Nov 29
2009

Assembler to C

Posted by Walter Bright in Assembler Programming

WalterBright

Back in the bad old DOS days, to have a large, capable application meant writing it in assembler because:

1. hand written assembler was often more than twice as fast as C
2. with very tight memory, the smaller the app the more room there was for data
3. compilers in the early days were rather poor

Early successful apps like Lotus 1-2-3 (and of course, DOS itself) were written in assembler.

But, as things got better (especially with the arrival of protected mode) the advantages of assembler started getting outweighed by its disadvantages, i.e. the high cost of developing in it. One was faced with a choice - rewrite the app from scratch, or translate it from assembler to C. Translating had the huge advantage of one didn't lose all the "lore" about how things need to work that gets embedded in the code.

I had the job at the time of converting a huge (and very successful) electronic schematic editor, DASH, from assembler into C. In C it could then be recompiled for 32 bits, and even ported to other platforms like the Sun workstations. The conversion took months, but was a big success.

Today, I am faced with the linker, Optlink. It was originally written in 16 bit assembler, and was also very successful. It survived the transition to 32 bits by being recoded, line by line, by its original author Steve Russell. The linker ran like lightning, and still does. No other linker remotely comes close. Every line of it is heavily optimized, and even scheduled. It's a marvel of assembler coding skill.
But it being in assembler means its stuck in the past: inflexible, unfixable, unportable. The time has come to do something about it.

It's sort of like keeping a P-51 fighter in flying condition these days - the engineers who designed it are all gone, the manufacturer no longer makes any parts for it, the drawings are gone, and the people who built them are gone. Pretty much, you're all on your own, figuring things out, machining any parts needed, etc. Of course, it's all worth it because a flying P-51 is a pretty sweet machine!

I figure the best thing to do is to translate it to C, as linkers have an awful lot of "lore" in them about how things work in the real world rather than how they are documented. I estimated that relearning that lore would take a huge amount of time, and would take an unacceptable toll on the users while they struggled with outlying problems. (Although few will be called upon to convert assembler to C, converting from one language to another often comes up and many of the issues are the same.)

Why use C instead of the D programming language? Certainly, D is usable for such low level coding and, when programming at this level, there isn't a practical difference between the two. The problem is that the system to build Optlink uses some old tools that only work with an old version of the object file format. The D compiler uses newer obj format features, the C compiler still uses the old ones. It was just easier to use the C compiler rather than modify the D one. Once the source is all in C, it will be trivial to shift it over to D and the modern tools.

After a few false starts, I remembered the lessons from converting DASH, which are:

1. Convert a small slice at a time, then build and test. If it broke, you can substitute back in the old asm code, and then figure out where you went wrong as the problem area is small.

2. Don't try and redesign or fix anything during this process. It's terribly hard sometimes to resist this urge, but it always ends up badly if you succumb. It becomes a hunk o' junk that doesn't work and you've no idea why.

3. Doing it a bit at a time means you always have a working version of the app. This is fairly motivating, rather than having a long desert of nothing working and no idea if you've committed some obscure and fundamental error.

4. While not fixing the design in the process, it is very helpful to add in comments as you figure things out, for the next guy who has to translate it from C onwards!

........

• [Work to complete]
1. Say whether each statement agrees with the post on converting assembler to C, answering yes or no and quoting the deciding words.
(a) Optlink was recoded for 32 bits by its original author.
(b) The author chose C because D is unsuited to low-level coding.
(c) Converting DASH took months.
2. Answer these questions from the post on converting assembler to C.
(a) Besides DOS, which early successful app does it name as written in assembler?
(b) What kind of program was DASH?
(c) What is the first lesson from converting DASH?
Answer from the post alone.

• [Data extract]
........

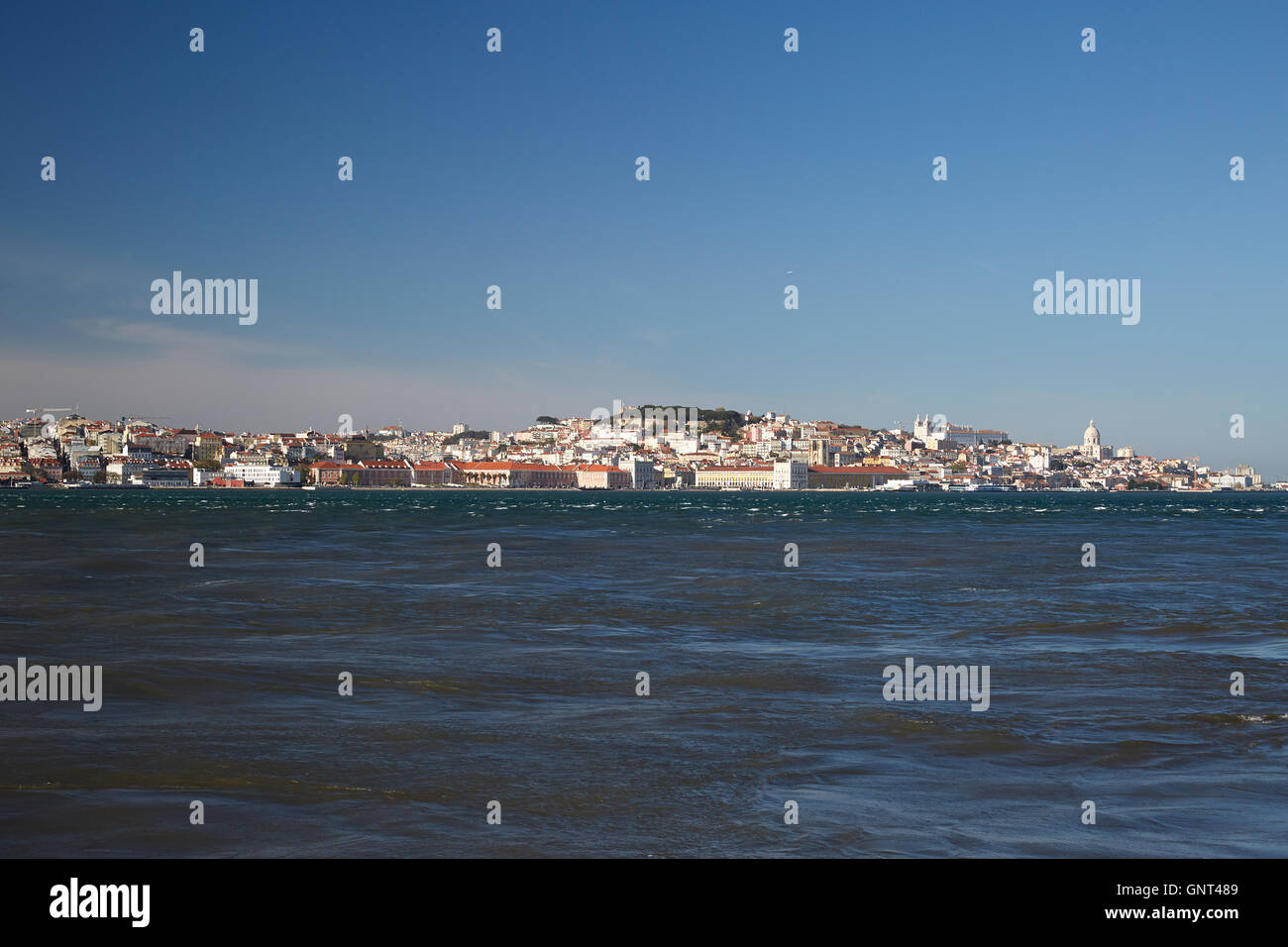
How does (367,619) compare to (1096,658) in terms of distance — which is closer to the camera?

........

• [Results]
1.
(a) Yes: "It survived the transition to 32 bits by being recoded, line by line, by its original author Steve Russell."
(b) No: "Certainly, D is usable for such low level coding"
(c) Yes: "The conversion took months, but was a big success."

2.
(a) Lotus 1-2-3
(b) An electronic schematic editor
(c) Convert a small slice at a time, then build and test.